[Data listing]
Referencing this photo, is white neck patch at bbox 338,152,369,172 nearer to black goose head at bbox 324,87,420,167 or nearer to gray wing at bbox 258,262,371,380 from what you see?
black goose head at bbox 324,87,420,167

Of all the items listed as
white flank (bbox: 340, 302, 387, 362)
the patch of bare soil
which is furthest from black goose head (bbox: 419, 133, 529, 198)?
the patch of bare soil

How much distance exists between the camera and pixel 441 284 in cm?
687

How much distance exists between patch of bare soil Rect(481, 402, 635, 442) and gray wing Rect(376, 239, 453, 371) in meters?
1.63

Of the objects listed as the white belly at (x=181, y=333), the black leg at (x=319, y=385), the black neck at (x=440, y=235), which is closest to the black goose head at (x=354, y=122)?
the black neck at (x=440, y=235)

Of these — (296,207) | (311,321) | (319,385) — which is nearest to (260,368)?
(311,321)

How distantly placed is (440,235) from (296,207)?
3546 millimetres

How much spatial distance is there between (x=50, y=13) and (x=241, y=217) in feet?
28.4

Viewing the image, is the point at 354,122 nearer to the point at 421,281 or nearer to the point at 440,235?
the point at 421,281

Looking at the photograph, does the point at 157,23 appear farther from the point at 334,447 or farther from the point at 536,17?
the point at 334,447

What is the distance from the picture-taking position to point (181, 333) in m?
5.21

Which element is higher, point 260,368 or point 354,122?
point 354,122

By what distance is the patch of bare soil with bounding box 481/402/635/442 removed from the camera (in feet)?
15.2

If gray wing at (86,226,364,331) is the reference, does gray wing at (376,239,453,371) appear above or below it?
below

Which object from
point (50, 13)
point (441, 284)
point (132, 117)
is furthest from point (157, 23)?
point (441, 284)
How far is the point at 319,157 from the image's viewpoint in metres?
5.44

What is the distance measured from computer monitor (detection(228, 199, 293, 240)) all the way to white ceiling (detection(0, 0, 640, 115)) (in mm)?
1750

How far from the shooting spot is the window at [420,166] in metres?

WHAT IS REQUIRED ::
Reproduce every row above word for word, changing nothing.

EXERCISE OUTPUT ::
Referencing this photo, is white neck patch at bbox 338,152,369,172 nearer to black goose head at bbox 324,87,420,167 or nearer to gray wing at bbox 258,262,371,380 from what you see?
black goose head at bbox 324,87,420,167

Of all the items listed as
white flank (bbox: 340, 302, 387, 362)
the patch of bare soil
which is furthest from black goose head (bbox: 419, 133, 529, 198)?
the patch of bare soil

How much distance exists between the camera and pixel 441 284 in cm?
687

How much distance exists between patch of bare soil Rect(481, 402, 635, 442) and gray wing Rect(376, 239, 453, 371) in meters?
1.63

Of the objects listed as the white belly at (x=181, y=333), the black leg at (x=319, y=385), the black neck at (x=440, y=235), which is closest to the black goose head at (x=354, y=122)?
the black neck at (x=440, y=235)

Of these — (296,207) | (311,321) | (319,385) — which is nearest to (260,368)?
(311,321)

How distantly placed is (440,235) from (296,207)?
3546 millimetres

How much spatial distance is there between (x=50, y=13) and (x=241, y=217) in feet?
28.4

Viewing the image, is the point at 354,122 nearer to the point at 421,281 or nearer to the point at 440,235?
the point at 421,281

Looking at the photograph, does the point at 157,23 appear farther from the point at 334,447 or farther from the point at 536,17?
the point at 334,447

What is the distance from the picture-taking position to point (181, 333) in m?
5.21

Which element is higher, point 260,368 or point 354,122?
point 354,122

By what distance is the patch of bare soil with bounding box 481/402/635/442 removed from the camera (in feet)?
15.2

If gray wing at (86,226,364,331) is the reference, does gray wing at (376,239,453,371) appear above or below it?
below

Which object from
point (50, 13)
point (441, 284)
point (132, 117)
is furthest from point (157, 23)?
point (441, 284)
How far is the point at 319,157 from the image's viewpoint in metres?
5.44

What is the distance measured from computer monitor (detection(228, 199, 293, 240)) all the way to white ceiling (detection(0, 0, 640, 115)) (in mm)?
1750

How far from the shooting spot is the window at [420,166] in metres?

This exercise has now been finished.